La réunion du Comité Al Qods à Marrakech, sous la présidence de Mohammed VI, peut servir de prétexte pour examiner l’évolution de la diplomatie chérifienne. L’insoluble conflit du Proche-Orient – qui cristallise chez nous des débats passionnés au sujet des relations avec Israël (lire p.38) – ne risque pas de connaître un grand avancement à l’issue de ce 20e sommet du genre. Révolu le temps où le Maroc était un facilitateur incontournable des pourparlers israélo-palestiniens. Le royaume a énormément perdu de son influence sur le processus de paix dans cette région. Car le monde a changé.
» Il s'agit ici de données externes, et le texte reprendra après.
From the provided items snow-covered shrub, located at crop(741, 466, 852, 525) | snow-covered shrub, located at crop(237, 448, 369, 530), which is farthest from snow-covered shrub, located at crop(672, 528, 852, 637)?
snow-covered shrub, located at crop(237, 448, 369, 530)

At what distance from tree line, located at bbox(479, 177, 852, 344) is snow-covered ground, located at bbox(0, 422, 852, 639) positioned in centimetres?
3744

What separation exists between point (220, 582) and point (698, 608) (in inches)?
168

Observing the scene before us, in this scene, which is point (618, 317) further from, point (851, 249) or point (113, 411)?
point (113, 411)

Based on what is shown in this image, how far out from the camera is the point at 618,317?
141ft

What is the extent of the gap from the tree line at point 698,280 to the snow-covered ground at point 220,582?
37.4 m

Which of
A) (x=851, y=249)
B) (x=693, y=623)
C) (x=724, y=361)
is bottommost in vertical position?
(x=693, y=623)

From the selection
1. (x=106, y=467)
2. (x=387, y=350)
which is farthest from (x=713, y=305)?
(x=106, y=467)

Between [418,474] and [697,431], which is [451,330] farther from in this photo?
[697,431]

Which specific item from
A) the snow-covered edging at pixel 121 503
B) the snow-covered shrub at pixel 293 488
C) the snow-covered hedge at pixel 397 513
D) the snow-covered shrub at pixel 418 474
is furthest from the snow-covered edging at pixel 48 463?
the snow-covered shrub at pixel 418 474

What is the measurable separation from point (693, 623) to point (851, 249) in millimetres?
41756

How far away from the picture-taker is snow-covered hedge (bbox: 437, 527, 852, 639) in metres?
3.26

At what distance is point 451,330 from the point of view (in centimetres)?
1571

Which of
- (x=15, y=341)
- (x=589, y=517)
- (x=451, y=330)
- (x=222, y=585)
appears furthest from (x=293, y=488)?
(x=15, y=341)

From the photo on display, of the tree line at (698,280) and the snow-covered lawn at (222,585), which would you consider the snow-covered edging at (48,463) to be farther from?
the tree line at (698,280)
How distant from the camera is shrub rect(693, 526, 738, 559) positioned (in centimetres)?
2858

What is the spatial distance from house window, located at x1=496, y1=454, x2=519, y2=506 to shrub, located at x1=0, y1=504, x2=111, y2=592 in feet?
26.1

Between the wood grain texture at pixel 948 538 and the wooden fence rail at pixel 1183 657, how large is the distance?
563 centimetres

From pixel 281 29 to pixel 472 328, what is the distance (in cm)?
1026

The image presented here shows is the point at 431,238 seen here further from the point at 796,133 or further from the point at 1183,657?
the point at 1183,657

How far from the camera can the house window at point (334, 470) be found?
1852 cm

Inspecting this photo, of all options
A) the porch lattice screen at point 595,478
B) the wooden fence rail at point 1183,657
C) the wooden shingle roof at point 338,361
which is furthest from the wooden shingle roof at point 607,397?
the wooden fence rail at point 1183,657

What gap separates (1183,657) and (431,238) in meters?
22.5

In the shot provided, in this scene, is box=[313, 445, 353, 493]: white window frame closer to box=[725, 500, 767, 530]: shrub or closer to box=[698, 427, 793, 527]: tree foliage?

Mohammed VI est moins visible sur ce dossier que l’a été son père, c’est une évidence. Le style des deux monarques est aux antipodes : Hassan II, plus extraverti, se plaisait à se retrouver au cœur des négociations politiques, tandis que Mohammed VI, plus réservé, préfère agir sur le volet social dans les territoires occupés à travers l’Agence Bayt Mal Al Qods. Mais limiter le bilan diplomatique de Mohammed VI à ce dossier conflictuel serait un raccourci.
Le roi s’en sort comme il peut sur le plan des Affaires étrangères. Le Maroc n’a jamais été une super-puissance qui a son mot à dire sur la scène internationale. Et il est plus compliqué de se faire entendre dans le monde d’aujourd’hui, un monde multipolaire traversé par de nouveaux phénomènes (montée de l’extrémisme, instabilité des régimes, fragilité des systèmes financiers…). Alors, la diplomatie du royaume markette comme elle peut les atouts dont elle dispose (stabilité politique et économique, islam tolérant…) pour garder un minimum de visibilité et remporter parfois de petites victoires.
Pourtant, quand il s’agit de sorties royales, on cherche souvent à les magnifier en y associant des résultats concrets. On peut rappeler sa dernière visite aux Etats-Unis, qui s’est soldée par un communiqué conjoint avec l’administration américaine assez réconfortant sur le dossier du Sahara. Avant cela, le déplacement de Mohammed VI pour la cérémonie d’investiture du président malien s’est accompagné d’une aide médicale et d’une assistance religieuse pour contribuer à la reconstruction de ce pays qui incarne les dangers de l’extrémisme au Sahel. Enfin, la récente visite de l’émir du Qatar a permis de débloquer l’aide octroyée au Maroc par le Conseil de coopération du Golfe. Autant de réalisations à mettre sur le compte de Mohammed VI.
Mais le monarque peut faire davantage pour le rayonnement du royaume. Sa tendance à bouder de nombreux sommets internationaux reste incompréhensible, car il s’agit d’occasions ratées pour gagner en visibilité au sein de la communauté internationale. Ce sentiment de retrait du concert des nations est renforcé par le fait que Mohammed VI n’a jusque-là réalisé aucun grand coup diplomatique pour marquer son règne. Pourtant, il ne manque pas d’atouts : son tropisme africain, ses relations chaleureuses avec les monarchies pétrolières, son image auprès des puissances occidentales sont autant de leviers à activer. Il suffit alors de trouver la bonne combinaison.